Umfragen messen unsere Sympathien für Parteien. Tatsächlich? Nur bedingt: Sie können allenfalls eine Momentaufnahme der politischen Stimmung sein. Und noch viel wichtiger: Umfragen selbst beeinflussen, was Politiker tun, welche Themen uns bewegen, wie wir Parteien wahrnehmen und sogar wen wir wählen.

Bundestagswahl 2017

In der letzten Zeit mussten Wahlforscher ziemlich Kritik einstecken: Nach dem Brexit, der US-Präsidentschaftswahl und der Landtagswahl im Saarland zum Beispiel war vom Versagen der Wahlforschung die Rede, von der Krise der Demoskopie

"Die Wahlforschung hat Probleme, bestimmte Wählerschichten zu erreichen."

Tatsächlich ist das Geschäft der Demoskopen schwieriger geworden, sagt der Politikwissenschaftler und akademische Wahlforscher Thorsten Faas im Hörsaal. Ein Hauptproblem: Die Befragungsinstitute erreichen bestimmte Wählerschichten gar nicht mehr. Und unsere Unentschlossenheit macht den Wahlforschern zu schaffen - viele, vor allem junge Wähler entscheiden sich erst auf den letzten Drücker. Umfragen können allenfalls Momentaufnahmen sein.
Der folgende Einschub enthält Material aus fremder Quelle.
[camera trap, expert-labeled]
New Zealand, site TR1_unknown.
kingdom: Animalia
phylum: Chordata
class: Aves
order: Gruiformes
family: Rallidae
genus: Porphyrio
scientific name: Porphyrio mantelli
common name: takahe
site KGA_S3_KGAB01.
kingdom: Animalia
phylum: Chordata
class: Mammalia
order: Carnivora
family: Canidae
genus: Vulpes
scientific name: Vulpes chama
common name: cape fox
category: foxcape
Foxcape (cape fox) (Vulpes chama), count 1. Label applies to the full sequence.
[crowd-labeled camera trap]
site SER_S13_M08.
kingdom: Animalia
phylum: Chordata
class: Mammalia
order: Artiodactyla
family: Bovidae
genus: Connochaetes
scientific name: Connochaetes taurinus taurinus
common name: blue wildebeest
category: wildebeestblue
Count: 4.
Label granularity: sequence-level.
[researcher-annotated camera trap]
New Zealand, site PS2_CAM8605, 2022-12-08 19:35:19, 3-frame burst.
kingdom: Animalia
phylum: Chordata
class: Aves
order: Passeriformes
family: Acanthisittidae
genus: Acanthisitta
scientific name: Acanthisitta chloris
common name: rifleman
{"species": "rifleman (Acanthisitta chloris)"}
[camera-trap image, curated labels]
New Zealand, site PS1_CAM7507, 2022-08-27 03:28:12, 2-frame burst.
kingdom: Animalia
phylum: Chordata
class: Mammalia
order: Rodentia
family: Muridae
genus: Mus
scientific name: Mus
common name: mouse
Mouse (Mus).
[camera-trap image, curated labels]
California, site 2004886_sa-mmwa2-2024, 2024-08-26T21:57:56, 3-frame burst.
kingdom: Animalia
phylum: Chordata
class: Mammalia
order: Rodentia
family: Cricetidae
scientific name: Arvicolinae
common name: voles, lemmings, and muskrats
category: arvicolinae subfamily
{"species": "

Umfragen verändern Meinungen und Wahlverhalten

Außerdem bilden Umfragen nicht einfach nur Meinung ab, warnt Thorsten Faas in seinem Vortrag. Je nach Auftraggeber oder Erhebungsmethode fallen sie unterschiedlich aus. Und: Sie verändern selbst das Meinungsbild. Beides ist problematisch, wenn man bedenkt, wie viel Macht Umfragen, Prognosen und Projektionen haben.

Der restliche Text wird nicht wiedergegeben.